Having found the line that holds "common name: domestic cow", give that line and all lines after it again, word for word, through the end of the data below.

________________

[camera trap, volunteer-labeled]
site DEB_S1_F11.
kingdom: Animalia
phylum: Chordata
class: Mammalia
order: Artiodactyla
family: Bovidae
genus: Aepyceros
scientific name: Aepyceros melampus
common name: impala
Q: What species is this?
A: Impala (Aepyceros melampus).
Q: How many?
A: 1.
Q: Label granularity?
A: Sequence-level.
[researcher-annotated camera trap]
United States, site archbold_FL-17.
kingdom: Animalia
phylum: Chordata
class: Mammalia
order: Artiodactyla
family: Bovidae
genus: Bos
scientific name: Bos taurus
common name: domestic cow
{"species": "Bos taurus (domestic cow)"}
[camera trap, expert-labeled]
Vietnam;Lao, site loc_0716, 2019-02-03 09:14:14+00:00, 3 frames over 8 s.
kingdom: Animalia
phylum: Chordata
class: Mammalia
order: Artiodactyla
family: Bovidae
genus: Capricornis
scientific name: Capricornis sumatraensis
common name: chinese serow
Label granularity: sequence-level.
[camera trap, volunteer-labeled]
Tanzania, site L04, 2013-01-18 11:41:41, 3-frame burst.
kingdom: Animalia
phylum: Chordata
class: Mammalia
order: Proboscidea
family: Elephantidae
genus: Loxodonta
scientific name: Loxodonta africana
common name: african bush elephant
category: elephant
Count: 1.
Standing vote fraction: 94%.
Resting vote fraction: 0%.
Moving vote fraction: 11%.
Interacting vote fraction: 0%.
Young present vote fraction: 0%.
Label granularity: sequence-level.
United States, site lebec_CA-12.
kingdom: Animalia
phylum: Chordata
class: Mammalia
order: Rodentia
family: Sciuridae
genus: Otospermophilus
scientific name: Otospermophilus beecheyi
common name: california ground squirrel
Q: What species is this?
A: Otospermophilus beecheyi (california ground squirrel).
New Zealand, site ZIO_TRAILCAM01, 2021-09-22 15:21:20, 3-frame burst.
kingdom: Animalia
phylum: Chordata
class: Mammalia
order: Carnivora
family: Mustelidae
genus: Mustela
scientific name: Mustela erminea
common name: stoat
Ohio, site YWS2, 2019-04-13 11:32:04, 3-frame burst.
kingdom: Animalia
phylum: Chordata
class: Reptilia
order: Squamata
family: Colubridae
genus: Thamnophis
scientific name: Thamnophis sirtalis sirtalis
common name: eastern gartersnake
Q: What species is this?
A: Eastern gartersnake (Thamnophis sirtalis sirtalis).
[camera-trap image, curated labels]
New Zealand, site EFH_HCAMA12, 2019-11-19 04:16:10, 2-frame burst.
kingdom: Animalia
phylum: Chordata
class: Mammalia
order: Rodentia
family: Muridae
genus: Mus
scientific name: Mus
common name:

________________

- _RESPONSE FOR THIS EXERCISE_:
common name: domestic cow
{"species": "Bos taurus (domestic cow)"}
[camera trap, expert-labeled]
Vietnam;Lao, site loc_0716, 2019-02-03 09:14:14+00:00, 3 frames over 8 s.
kingdom: Animalia
phylum: Chordata
class: Mammalia
order: Artiodactyla
family: Bovidae
genus: Capricornis
scientific name: Capricornis sumatraensis
common name: chinese serow
Label granularity: sequence-level.
[camera trap, volunteer-labeled]
Tanzania, site L04, 2013-01-18 11:41:41, 3-frame burst.
kingdom: Animalia
phylum: Chordata
class: Mammalia
order: Proboscidea
family: Elephantidae
genus: Loxodonta
scientific name: Loxodonta africana
common name: african bush elephant
category: elephant
Count: 1.
Standing vote fraction: 94%.
Resting vote fraction: 0%.
Moving vote fraction: 11%.
Interacting vote fraction: 0%.
Young present vote fraction: 0%.
Label granularity: sequence-level.
United States, site lebec_CA-12.
kingdom: Animalia
phylum: Chordata
class: Mammalia
order: Rodentia
family: Sciuridae
genus: Otospermophilus
scientific name: Otospermophilus beecheyi
common name: california ground squirrel
Q: What species is this?
A: Otospermophilus beecheyi (california ground squirrel).
New Zealand, site ZIO_TRAILCAM01, 2021-09-22 15:21:20, 3-frame burst.
kingdom: Animalia
phylum: Chordata
class: Mammalia
order: Carnivora
family: Mustelidae
genus: Mustela
scientific name: Mustela erminea
common name: stoat
Ohio, site YWS2, 2019-04-13 11:32:04, 3-frame burst.
kingdom: Animalia
phylum: Chordata
class: Reptilia
order: Squamata
family: Colubridae
genus: Thamnophis
scientific name: Thamnophis sirtalis sirtalis
common name: eastern gartersnake
Q: What species is this?
A: Eastern gartersnake (Thamnophis sirtalis sirtalis).
[camera-trap image, curated labels]
New Zealand, site EFH_HCAMA12, 2019-11-19 04:16:10, 2-frame burst.
kingdom: Animalia
phylum: Chordata
class: Mammalia
order: Rodentia
family: Muridae
genus: Mus
scientific name: Mus
common name:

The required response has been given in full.